Het hof heeft de procedure beoordeeld en vastgesteld dat MRO-nieuw bewijs moet leveren van de stelling dat er een koopovereenkomst tot stand is gekomen. Het hof heeft de grieven van MRO-nieuw tegen de eerdere afwijzing van de vordering gezamenlijk behandeld. MRO-nieuw heeft aangevoerd dat er overleg is geweest met [geïntimeerde] en dat er een nieuwe koopovereenkomst is ontstaan. Het hof heeft MRO-nieuw toegelaten tot bewijslevering, waarbij getuigen zullen worden gehoord.

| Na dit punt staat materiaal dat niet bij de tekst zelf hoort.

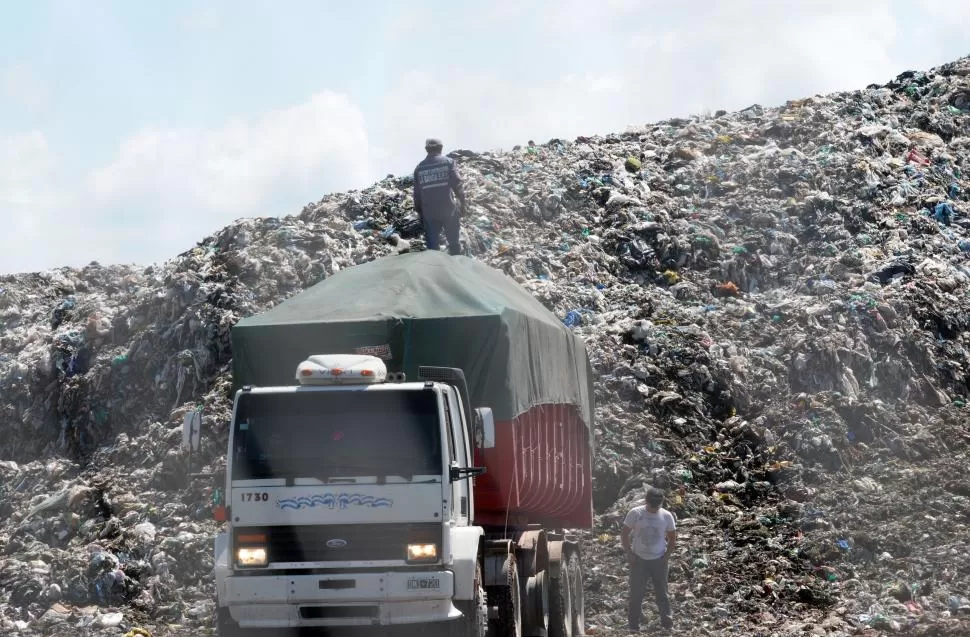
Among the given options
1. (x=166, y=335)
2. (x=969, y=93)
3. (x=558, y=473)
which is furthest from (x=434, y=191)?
(x=969, y=93)

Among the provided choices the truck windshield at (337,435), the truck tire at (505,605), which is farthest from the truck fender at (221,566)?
the truck tire at (505,605)

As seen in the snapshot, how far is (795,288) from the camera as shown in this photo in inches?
760

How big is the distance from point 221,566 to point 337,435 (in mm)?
1165

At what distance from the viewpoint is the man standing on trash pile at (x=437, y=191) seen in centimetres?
1309

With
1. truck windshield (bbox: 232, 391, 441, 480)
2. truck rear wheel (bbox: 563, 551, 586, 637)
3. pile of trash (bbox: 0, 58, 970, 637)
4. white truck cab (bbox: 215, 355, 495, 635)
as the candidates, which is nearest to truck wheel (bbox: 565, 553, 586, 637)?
truck rear wheel (bbox: 563, 551, 586, 637)

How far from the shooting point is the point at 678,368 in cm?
1702

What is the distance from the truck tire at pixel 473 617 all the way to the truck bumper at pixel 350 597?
6.3 inches

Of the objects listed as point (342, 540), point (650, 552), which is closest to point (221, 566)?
point (342, 540)

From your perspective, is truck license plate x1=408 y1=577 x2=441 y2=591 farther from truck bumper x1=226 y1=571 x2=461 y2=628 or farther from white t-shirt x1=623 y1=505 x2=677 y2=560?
white t-shirt x1=623 y1=505 x2=677 y2=560

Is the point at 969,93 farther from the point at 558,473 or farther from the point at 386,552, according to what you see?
the point at 386,552

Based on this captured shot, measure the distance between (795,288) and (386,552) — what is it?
43.2ft

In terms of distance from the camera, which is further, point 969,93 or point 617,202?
point 969,93

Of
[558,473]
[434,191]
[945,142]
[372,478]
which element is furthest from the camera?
[945,142]

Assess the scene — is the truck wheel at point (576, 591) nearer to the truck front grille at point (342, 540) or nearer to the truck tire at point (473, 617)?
the truck tire at point (473, 617)
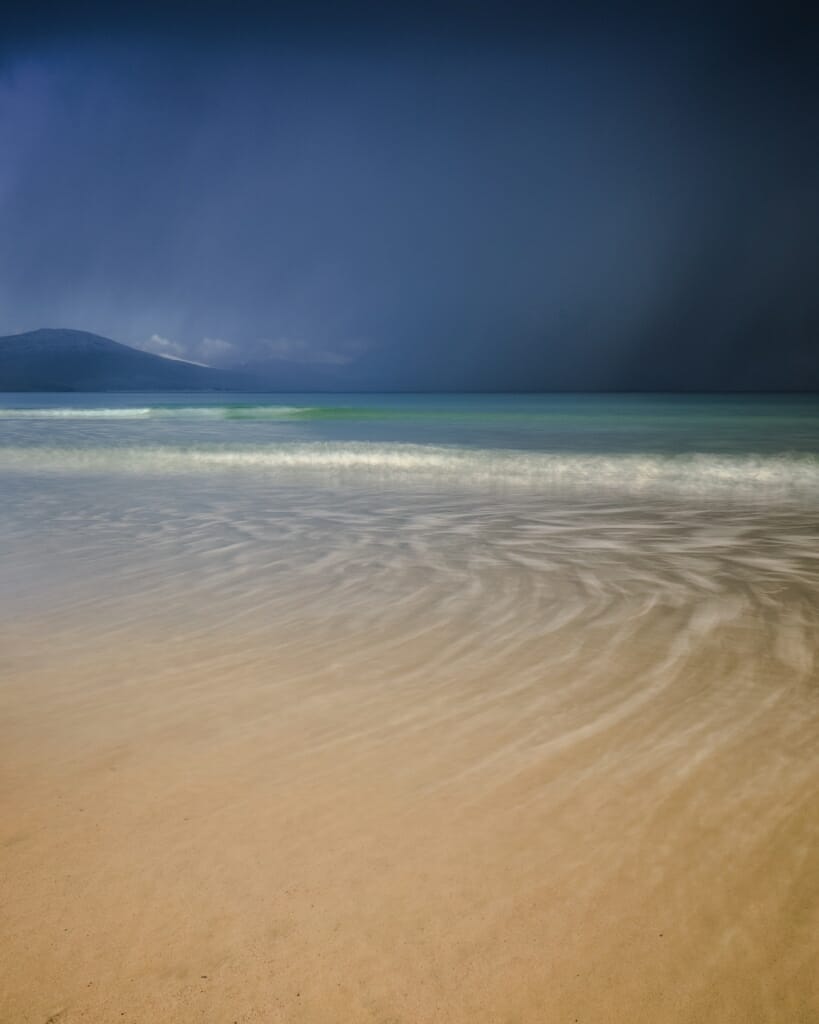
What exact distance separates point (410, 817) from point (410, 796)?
4.5 inches

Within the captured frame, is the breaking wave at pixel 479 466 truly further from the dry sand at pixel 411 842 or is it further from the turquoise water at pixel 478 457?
the dry sand at pixel 411 842

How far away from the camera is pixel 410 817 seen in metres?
2.28

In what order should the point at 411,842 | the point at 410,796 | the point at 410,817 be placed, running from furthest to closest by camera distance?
1. the point at 410,796
2. the point at 410,817
3. the point at 411,842

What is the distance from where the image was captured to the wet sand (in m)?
1.69

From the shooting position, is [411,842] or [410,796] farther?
[410,796]

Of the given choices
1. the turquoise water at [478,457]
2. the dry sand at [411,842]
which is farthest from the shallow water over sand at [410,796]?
the turquoise water at [478,457]

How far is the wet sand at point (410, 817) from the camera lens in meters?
1.69

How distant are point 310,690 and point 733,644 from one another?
2.18 metres

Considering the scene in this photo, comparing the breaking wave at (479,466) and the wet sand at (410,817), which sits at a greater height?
the breaking wave at (479,466)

De zaak is verwezen naar de rol voor opgave van het aantal getuigen en verhinderdata.
De uitspraak van het hof houdt in dat MRO-nieuw de gelegenheid krijgt om feiten en omstandigheden te bewijzen die de conclusie rechtvaardigen dat er een koopovereenkomst is gesloten en dat de gefactureerde goederen zijn geleverd. Het hof heeft de verdere beslissing aangehouden en zal na de bewijslevering oordelen over de vordering van MRO-nieuw.